I ran into a very similar issue with GPU passthrough (satble/mitaka from ubuntu cloudarchive on 14.04).

In my case there was a config management bug on my end which removed the active devices from the nova DB and then when the config was fixed nova created new "available" records for all the devices including the ones currently in use.

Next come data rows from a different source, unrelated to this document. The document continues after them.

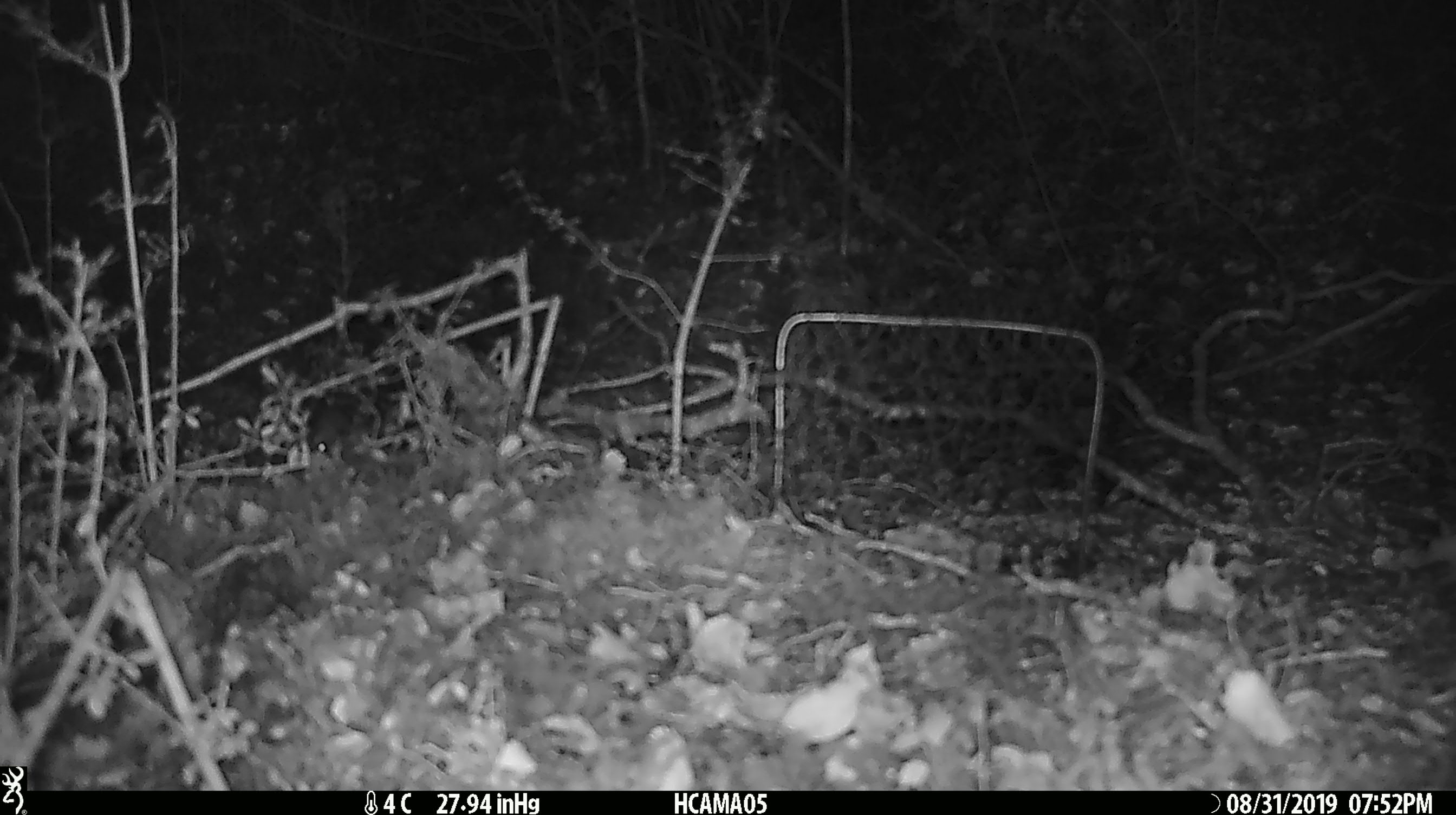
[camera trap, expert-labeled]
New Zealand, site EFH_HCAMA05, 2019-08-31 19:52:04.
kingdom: Animalia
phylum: Chordata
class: Mammalia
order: Rodentia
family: Muridae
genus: Mus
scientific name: Mus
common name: mouse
Mouse (Mus).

I think nova should check if duplicate "deleted" records exist and undletete them checking if the assinged instance if there is one still exists, if it does leave it assigned if it doesn't mark the resource as available in addition to undeleting.

example DB state:
> SELECT created_at,deleted_at,deleted,id,compute_node_id,address,status,instance_uuid FROM pci_devices WHERE address='0000:09:00.0';
+---------------------+---------------------+---------+----+-----------------+--------------+-----------+--------------------------------------+
| created_at | deleted_at | deleted | id | compute_node_id | address | status | instance_uuid |
+---------------------+---------------------+---------+----+-----------------+--------------+-----------+--------------------------------------+
| 2016-07-06 00:12:30 | 2016-10-13 21:04:53 | 4 | 4 | 90 | 0000:09:00.0 | allocated | 9269391a-4ce4-4c8d-993d-5ad7a9c3879b |
| 2016-10-18 18:01:35 | NULL | 0 | 12 | 90 | 0000:09:00.0 | available | NULL |
+---------------------+---------------------+---------+----+-----------------+--------------+-----------+--------------------------------------+

In this case instance ID 9269391a-4ce4-4c8d-993d-5ad7a9c3879b did exist and was using PCI 09:00.0 but it was associated in the deleted row.

I only had three devices which were affected by this (and in use) so could relatively easily fix by hand. I wonder the SRIOV issue is the same.